6. Resolving Conflicts
6.1. Sources of Information Conflict
Information conflict occurs when multiple sources give different
views of the presentity, some of which may be outdated or incorrect.
Information can be incorrect for any number of reasons, but some
examples include:
Location divergence: The publisher collecting the information may not
be colocated with the presentity at this particular time. For
example, Alice's home PC may report that the user is idle (not
typing), but Alice is using the office PC.
Update diligence: Some sources, particularly those updated manually,
are prone to only approximate reality. For example, few users
record all appointments or meetings in their calendar or,
conversely, remove all canceled meetings. This is particularly
true for regularly scheduled activities such as meals or commute
times.
Sensor failure: Sources that report their information differentially
are subject to silence ambiguity. If such a source does not
report new data, the receiver cannot tell whether the sensor is
malfunctioning or whether the information last received is still
current. This can be partially mitigated by requiring sources to
report when they are no longer confident of the data. However,
this does not deal with sudden source failures. Thus, some form
of keep-alive mechanism may well be needed that overrides
differential notification mechanisms. Even with keep-alive, there
is likely to be a substantial period of time between source
failure and failure detection, causing stale information.
6.2. Detecting information conflicts
We would like to be able to detect information conflicts, so that
appropriate processing logic can remove inaccurate information.

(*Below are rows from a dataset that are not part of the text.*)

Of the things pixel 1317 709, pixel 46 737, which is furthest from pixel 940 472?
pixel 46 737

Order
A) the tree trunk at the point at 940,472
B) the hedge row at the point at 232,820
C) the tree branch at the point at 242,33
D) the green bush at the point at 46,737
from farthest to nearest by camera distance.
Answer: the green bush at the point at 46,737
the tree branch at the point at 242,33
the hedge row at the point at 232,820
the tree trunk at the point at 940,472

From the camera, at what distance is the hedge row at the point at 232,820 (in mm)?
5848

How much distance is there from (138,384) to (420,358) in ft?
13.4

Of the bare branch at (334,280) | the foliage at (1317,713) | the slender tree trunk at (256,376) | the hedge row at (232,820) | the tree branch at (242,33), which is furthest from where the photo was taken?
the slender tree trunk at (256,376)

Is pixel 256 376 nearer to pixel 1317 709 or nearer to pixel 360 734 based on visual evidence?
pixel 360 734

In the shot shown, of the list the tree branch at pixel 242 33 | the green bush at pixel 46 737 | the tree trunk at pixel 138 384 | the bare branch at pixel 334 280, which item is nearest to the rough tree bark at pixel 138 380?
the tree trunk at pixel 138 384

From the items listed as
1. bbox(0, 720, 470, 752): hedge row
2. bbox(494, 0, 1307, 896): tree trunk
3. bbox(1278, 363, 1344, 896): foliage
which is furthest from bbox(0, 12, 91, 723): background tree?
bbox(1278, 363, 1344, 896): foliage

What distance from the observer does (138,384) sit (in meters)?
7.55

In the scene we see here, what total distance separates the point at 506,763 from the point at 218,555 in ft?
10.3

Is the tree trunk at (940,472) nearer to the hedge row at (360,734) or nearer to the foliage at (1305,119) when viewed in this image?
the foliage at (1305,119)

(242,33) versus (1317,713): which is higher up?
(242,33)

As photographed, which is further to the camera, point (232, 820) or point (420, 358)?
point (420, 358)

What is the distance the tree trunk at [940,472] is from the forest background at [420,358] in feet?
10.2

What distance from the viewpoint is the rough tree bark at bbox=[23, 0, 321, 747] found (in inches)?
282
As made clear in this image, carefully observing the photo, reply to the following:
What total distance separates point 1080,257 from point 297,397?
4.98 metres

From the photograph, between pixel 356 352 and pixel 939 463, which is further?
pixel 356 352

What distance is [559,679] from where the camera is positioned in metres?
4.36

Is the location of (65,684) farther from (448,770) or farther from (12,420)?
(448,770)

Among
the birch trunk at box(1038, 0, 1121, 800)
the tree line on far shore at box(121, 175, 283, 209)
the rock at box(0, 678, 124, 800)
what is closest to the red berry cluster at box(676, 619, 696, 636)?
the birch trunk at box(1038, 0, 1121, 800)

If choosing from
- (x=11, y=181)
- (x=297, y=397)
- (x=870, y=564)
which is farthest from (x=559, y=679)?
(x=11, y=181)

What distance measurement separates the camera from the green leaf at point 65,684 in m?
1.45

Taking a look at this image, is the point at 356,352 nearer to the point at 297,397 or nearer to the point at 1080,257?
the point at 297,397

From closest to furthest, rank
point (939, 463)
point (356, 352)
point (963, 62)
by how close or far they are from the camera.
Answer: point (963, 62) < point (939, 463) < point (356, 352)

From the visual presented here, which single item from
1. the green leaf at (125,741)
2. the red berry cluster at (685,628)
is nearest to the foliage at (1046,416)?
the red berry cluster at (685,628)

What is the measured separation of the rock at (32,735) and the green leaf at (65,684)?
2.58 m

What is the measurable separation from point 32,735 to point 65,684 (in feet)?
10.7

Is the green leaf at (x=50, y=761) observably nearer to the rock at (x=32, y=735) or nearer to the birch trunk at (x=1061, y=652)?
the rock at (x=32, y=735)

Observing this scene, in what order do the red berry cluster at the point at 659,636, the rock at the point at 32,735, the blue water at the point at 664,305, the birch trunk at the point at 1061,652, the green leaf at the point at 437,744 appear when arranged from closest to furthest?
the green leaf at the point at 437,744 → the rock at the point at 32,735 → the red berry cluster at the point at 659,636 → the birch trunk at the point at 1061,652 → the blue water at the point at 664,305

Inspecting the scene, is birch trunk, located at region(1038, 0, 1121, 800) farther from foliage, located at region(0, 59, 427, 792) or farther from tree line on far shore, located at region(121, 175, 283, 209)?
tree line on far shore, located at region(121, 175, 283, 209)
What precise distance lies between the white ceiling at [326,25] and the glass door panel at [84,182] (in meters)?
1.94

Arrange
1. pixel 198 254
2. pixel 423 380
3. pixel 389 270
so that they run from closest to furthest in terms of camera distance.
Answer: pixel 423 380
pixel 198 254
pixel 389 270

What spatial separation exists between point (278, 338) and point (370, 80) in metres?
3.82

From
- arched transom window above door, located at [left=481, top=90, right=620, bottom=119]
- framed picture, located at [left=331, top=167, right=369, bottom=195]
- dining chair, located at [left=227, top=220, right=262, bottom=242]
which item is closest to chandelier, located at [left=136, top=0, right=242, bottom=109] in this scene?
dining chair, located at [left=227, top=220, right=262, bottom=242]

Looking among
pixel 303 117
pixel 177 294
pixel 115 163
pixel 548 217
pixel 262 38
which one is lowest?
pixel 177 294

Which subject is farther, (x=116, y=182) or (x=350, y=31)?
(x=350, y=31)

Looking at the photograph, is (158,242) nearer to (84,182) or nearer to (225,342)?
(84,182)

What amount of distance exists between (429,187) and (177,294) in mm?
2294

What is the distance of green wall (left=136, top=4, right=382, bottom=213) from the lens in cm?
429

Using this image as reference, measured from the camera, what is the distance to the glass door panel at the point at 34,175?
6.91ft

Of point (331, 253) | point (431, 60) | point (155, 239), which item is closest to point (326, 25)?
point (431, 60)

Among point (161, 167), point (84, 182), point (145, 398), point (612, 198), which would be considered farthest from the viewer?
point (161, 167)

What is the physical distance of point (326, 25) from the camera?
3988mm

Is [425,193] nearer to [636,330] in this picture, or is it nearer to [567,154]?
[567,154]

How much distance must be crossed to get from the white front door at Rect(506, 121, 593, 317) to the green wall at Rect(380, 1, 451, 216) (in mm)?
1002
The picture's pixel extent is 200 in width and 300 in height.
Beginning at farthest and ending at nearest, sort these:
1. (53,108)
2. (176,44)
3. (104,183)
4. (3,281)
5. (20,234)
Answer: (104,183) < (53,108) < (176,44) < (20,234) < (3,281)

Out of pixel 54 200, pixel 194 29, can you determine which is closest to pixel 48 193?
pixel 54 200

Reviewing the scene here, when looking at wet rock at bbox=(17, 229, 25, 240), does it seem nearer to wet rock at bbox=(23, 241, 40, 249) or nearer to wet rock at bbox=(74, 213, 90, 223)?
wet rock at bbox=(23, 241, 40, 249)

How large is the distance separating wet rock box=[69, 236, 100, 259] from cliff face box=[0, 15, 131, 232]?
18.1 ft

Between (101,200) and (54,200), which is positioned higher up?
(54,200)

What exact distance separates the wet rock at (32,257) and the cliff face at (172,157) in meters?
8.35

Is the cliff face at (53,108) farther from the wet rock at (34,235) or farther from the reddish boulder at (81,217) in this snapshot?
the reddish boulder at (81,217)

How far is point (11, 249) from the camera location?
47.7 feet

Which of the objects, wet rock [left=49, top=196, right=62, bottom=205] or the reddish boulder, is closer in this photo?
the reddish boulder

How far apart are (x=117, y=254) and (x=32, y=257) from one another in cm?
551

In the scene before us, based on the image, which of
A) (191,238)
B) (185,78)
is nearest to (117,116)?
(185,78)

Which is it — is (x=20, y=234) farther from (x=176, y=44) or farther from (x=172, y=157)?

There are many elements in <person> tuples that could end up having
conflicting values from different sources. However, this step is
less relevant for service tuples. The elements found there are not
likely to conflict, even if multiple tuples report information about
the same service. For example, the basic status in a service tuple
cannot be said to conflict with the status sent for a service on
another device. In fact, for the static information derivation
described in Section 5, the different values must not be treated as
conflicting so that the tuples can be merged in the next step.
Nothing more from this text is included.